Kit took out the paper. "Sorry, but I did not. I must get on board. Perhaps I ought to have gone before."

"You can go now. Come back for supper, if you like," Jefferson replied with a twinkle and put down some documents. "If you can give me a few minutes, Miss Jordan——"

When Betty got to work at her typewriter he went to Mrs. Jefferson's drawing-room.

"I have asked young Musgrave to supper and reckon he'll come," he said.

"Don't you know if he is coming?" Mrs. Jefferson rejoined.

"He didn't state his plans. I imagine he was rattled when I fired him out. It had probably dawned on him he'd been loafing about my office most part of the afternoon."

"You knew he was a friend of Miss Jordan's," Mrs.

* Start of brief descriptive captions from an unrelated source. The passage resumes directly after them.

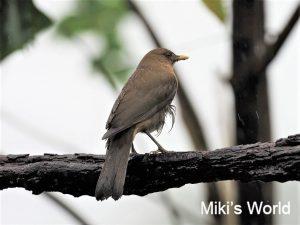 バフムジツグミ コスタリカの国鳥 Clay-colored Thrush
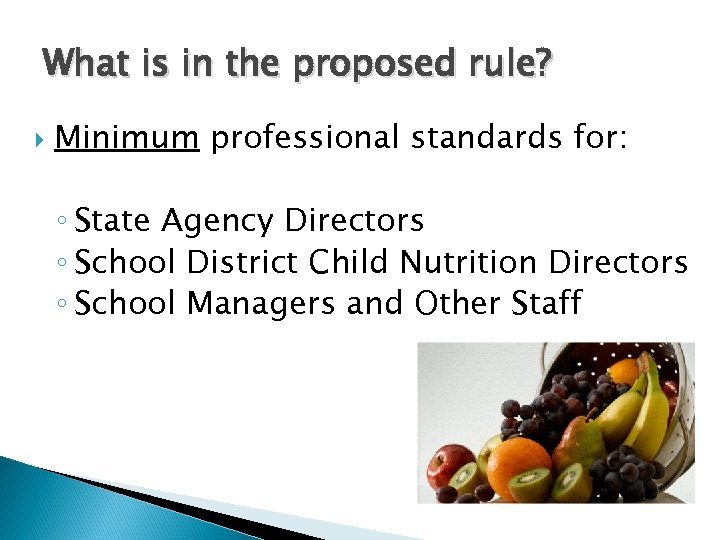 What is in the proposed rule? Minimum professional standards for: ◦ State Agency Directors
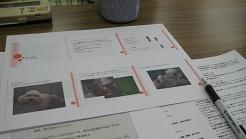 f0180812_1134137.jpg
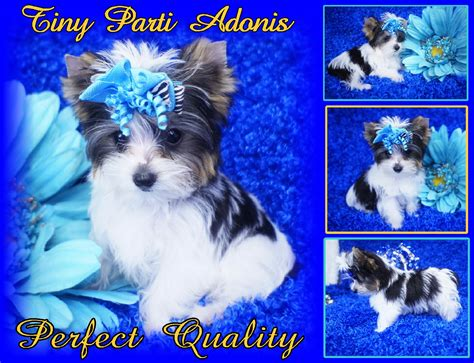 parti colored yorkies for sale parti yorkie puppies for sale loi s loveable pups puppy for sale parti yorkie breeders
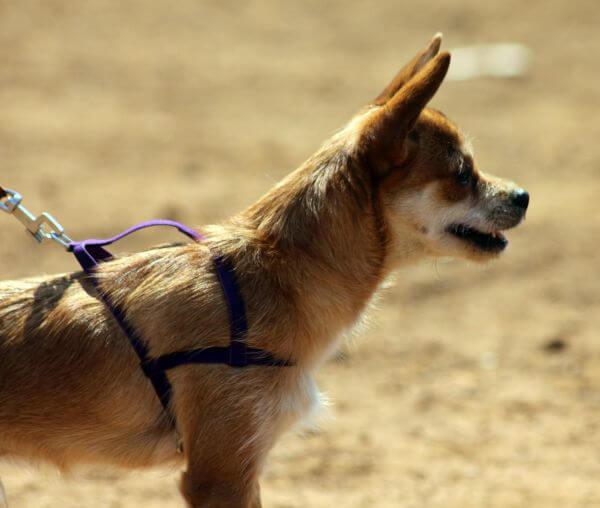 Dog Walk Alert photo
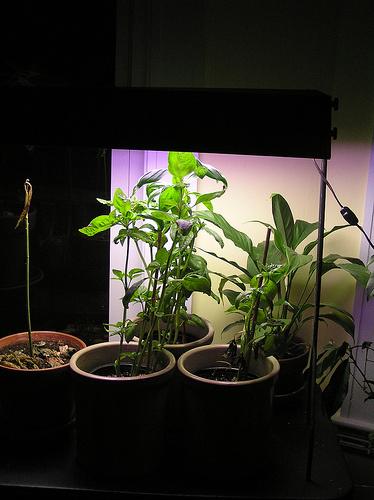 Beltéri-növény-termesztés
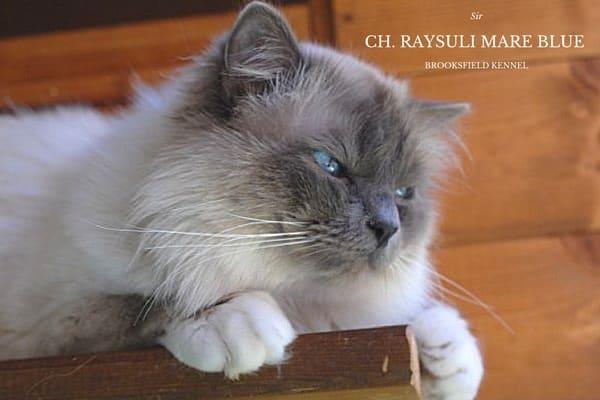 CH. RAYSULI MARE BLUE
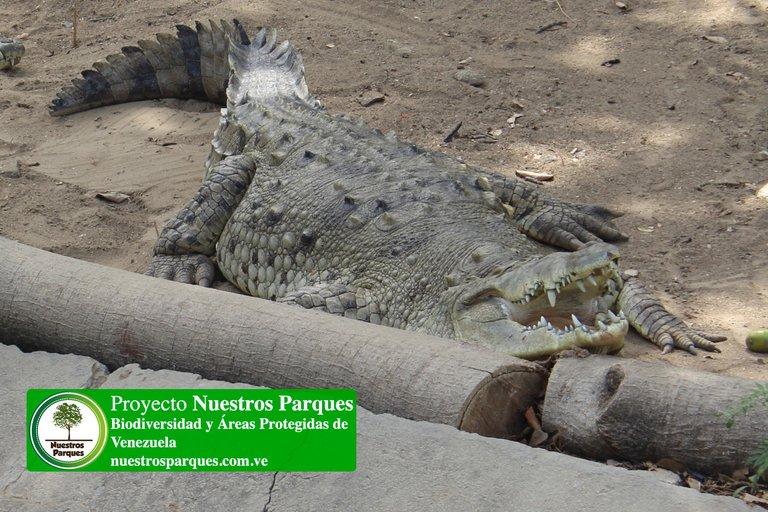 1 caimán de la costa.jpg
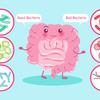 整腸剤や菌活に宮入菌をオススメする理由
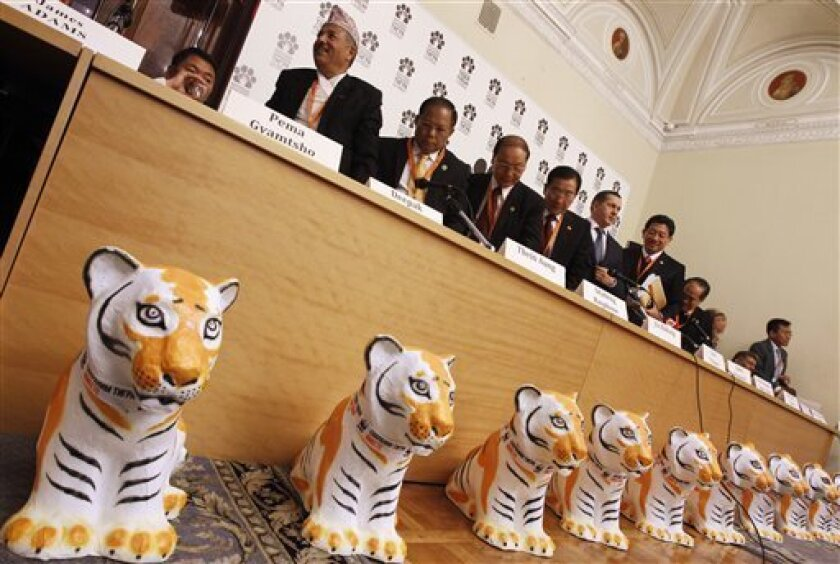 Ministers of Forestry and Natural Resources from tiger range countries leave a news conference at the International Tiger Forum at Mariinsky palace in St.Petersburg, Russia, Sunday, Nov. 21, 2010.  The World Wildlife Fund (WWF) International and many other agencies are gathering in St. Petersburg a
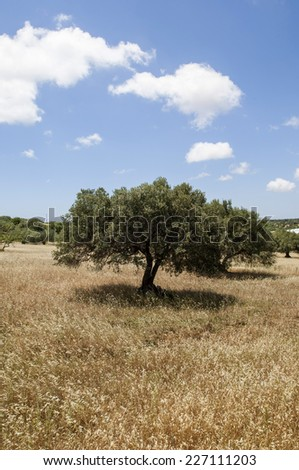 country landscape in sicily, italy, europe - stock photo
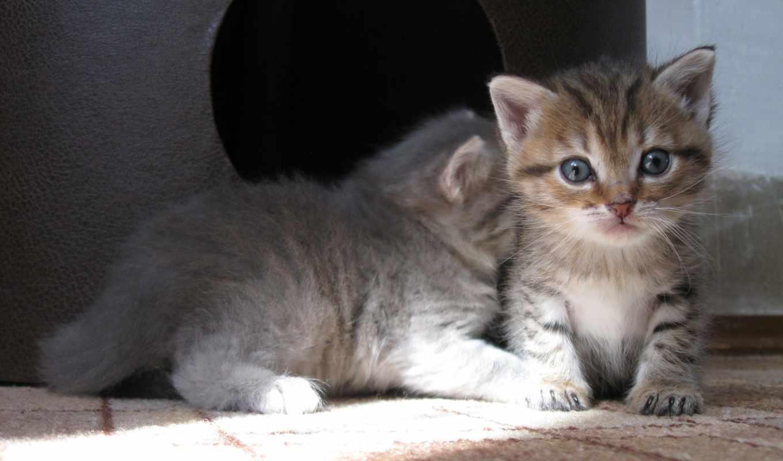 котята, малыши, котенок, серый, взгляд, pair,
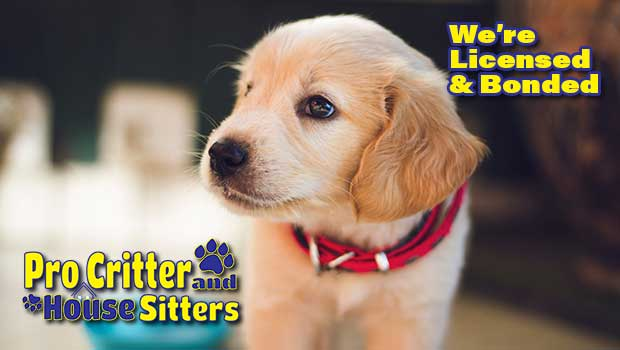 Pet Sitters in Plattsburgh NY | Professional Pet & Home Sitters!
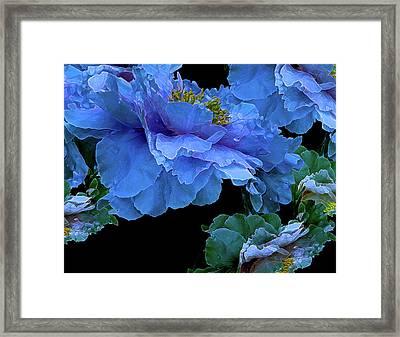 Floating Bouquet 14 Framed Print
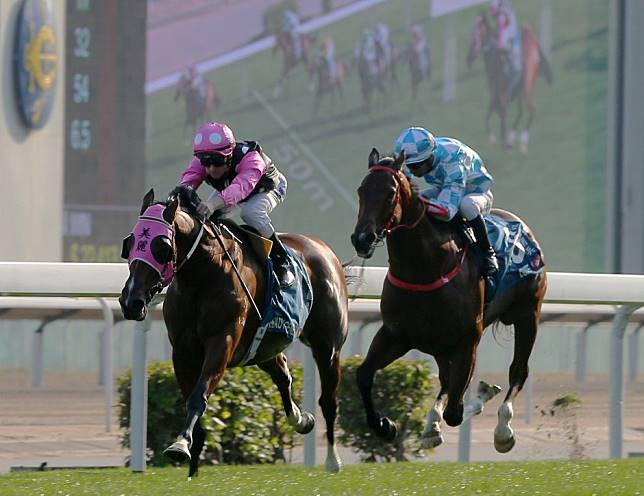Dubai on the table for Beauty Generation 'if he puts in a really big run' in the Stewards' Cup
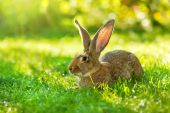 Brown rabbit sitting in grass — Stock Photo
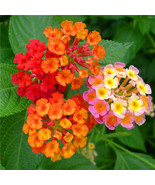 Lantana Camara Flower Seeds Tropical heavy blooming plant 30 seeds - $2.28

Jefferson remarked.

"I knew Jacinta Austin was pretty smart, but it begins to look as if she was smarter than I thought."

Mrs. Jefferson smiled. "Oh, well, you have got a good clerk and Kit has got a post he likes."

"But what about Olivia?"

"I don't think you need be disturbed about Olivia," said Mrs. Jefferson, dryly. "Anyhow, you mustn't meddle. Your touch is not light."

"That is so," Jefferson agreed. "Jacinta's touch is surely light; she can pull three or four wires at once, without your knowing how she's occupied. For all that, I've a notion she'll some time snarl the wires in a nasty tangle. Can't you give her a hint she's got to leave my clerk and Kit alone?"

"I doubt. The thing is puzzling. You see, Betty refused Kit," Mrs. Jefferson remarked in a thoughtful voice. "However, I think two of the leading actors in the comedy know what they want. The others do not."

"It rather looks as if three didn't know."

"I think my calculation's accurate. However, I see no useful part for us. Ours is to look on and smile when the play's amusing."

"If Jacinta hurts Miss Jordan, I won't smile," Jefferson rejoined. "I'm fond of the girl, because in a way she's like you."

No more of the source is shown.